If you think about it, you’ve had to make a lot of small choices to trust God, yourself, others, the powers that be... just to survive the last few months. You haven’t had a lot of the information you want, to proceed in your business, your leadership, your ministry etc.

Yet, you took a leap of faith.

And for that you should be applauded.

Hey, it takes considerable faith to give your wife the razor and say, Honey, do me proud.

Now, the challenge is taking what you’ve learned and applying it to the future. Of course, this wouldn’t be difficult if the future was predictable, but who knows what’s coming next?

Nonetheless, faith is being sure of what we hope for...2

While so much has changed, and your world is still in some form of flux, faith remains.
Why? Because you’re still hoping for the same things!
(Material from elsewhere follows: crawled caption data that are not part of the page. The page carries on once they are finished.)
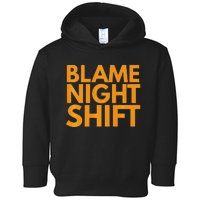 Blame Night Shift Funny Warehouse Toddler Hoodie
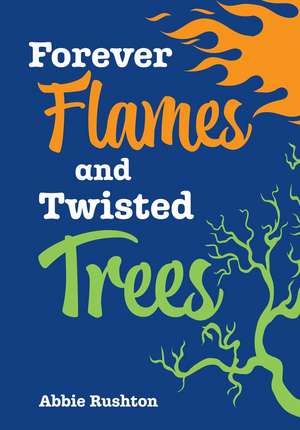 Forever Flames and Twisted Trees de Abbie Rushton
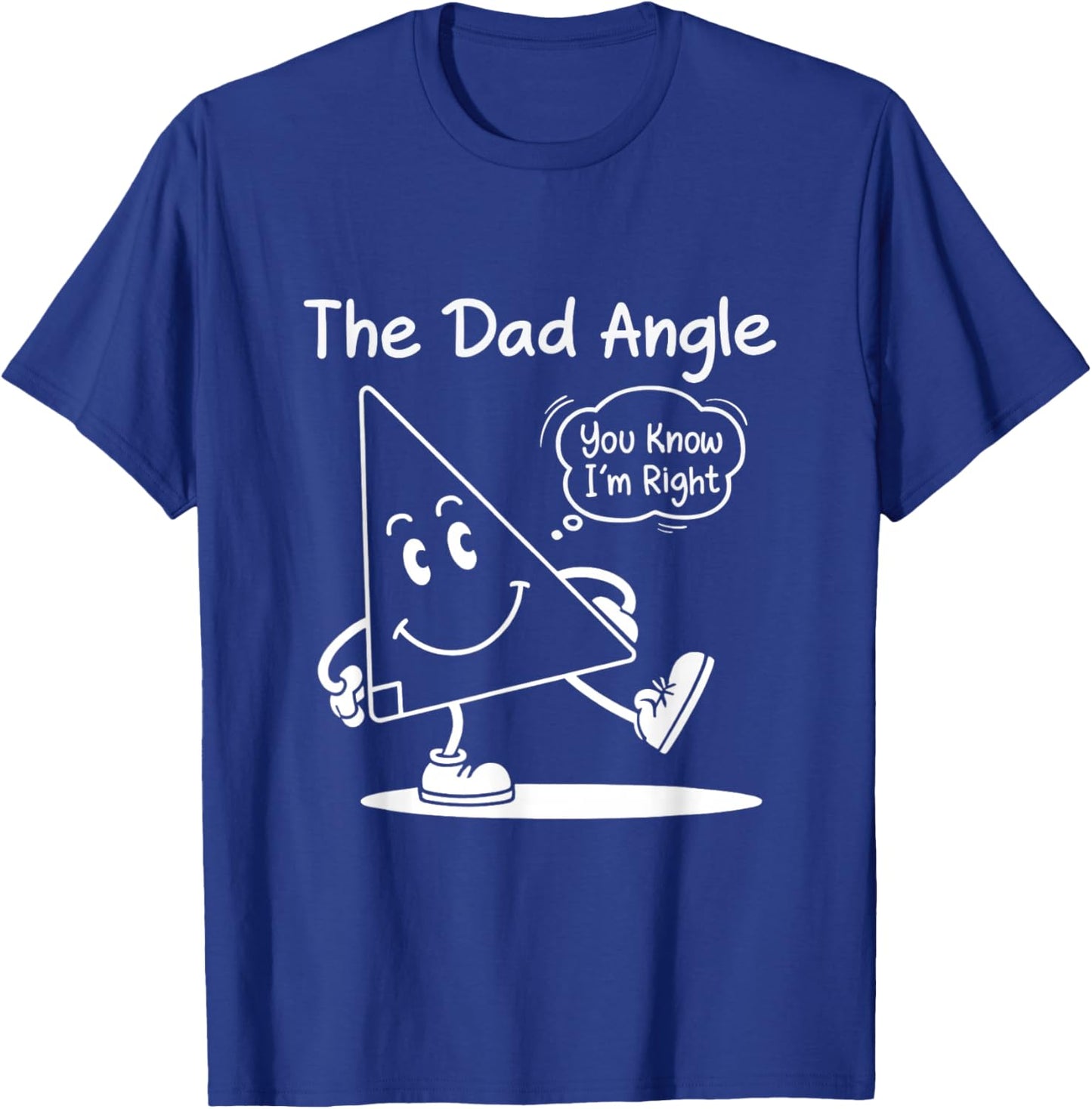 The Dad Angle Funny Math T-Shirt - T-Shirt | Royal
Personal renewal, spiritual revival in your church, restoration in your city.

Assuming you’ve learned something novel about the character of God through this pandemic, you just have more reason now, than you did before, to trust him.

So, proceed in faith; being sure that Jesus dealt with all the flux and uncertainty the devil could throw at you. On the cross, Jesus took on every doubt, fear and insecurity that threatens. When Jesus – despite all odds I might add – rose from the dead, the exchange was possible. Jesus took on your uncertain fate and now offers you his assurance, love and protection.

Of that, you can be sure.

 


1 Jamie Holmes, Nonsense: The Power of Not Knowing (New York: Broadway Books, 2016), 24.

2 Hebrews 11:1 NIV

Jesse Pals is the campus pastor of the Tapestry Marpole.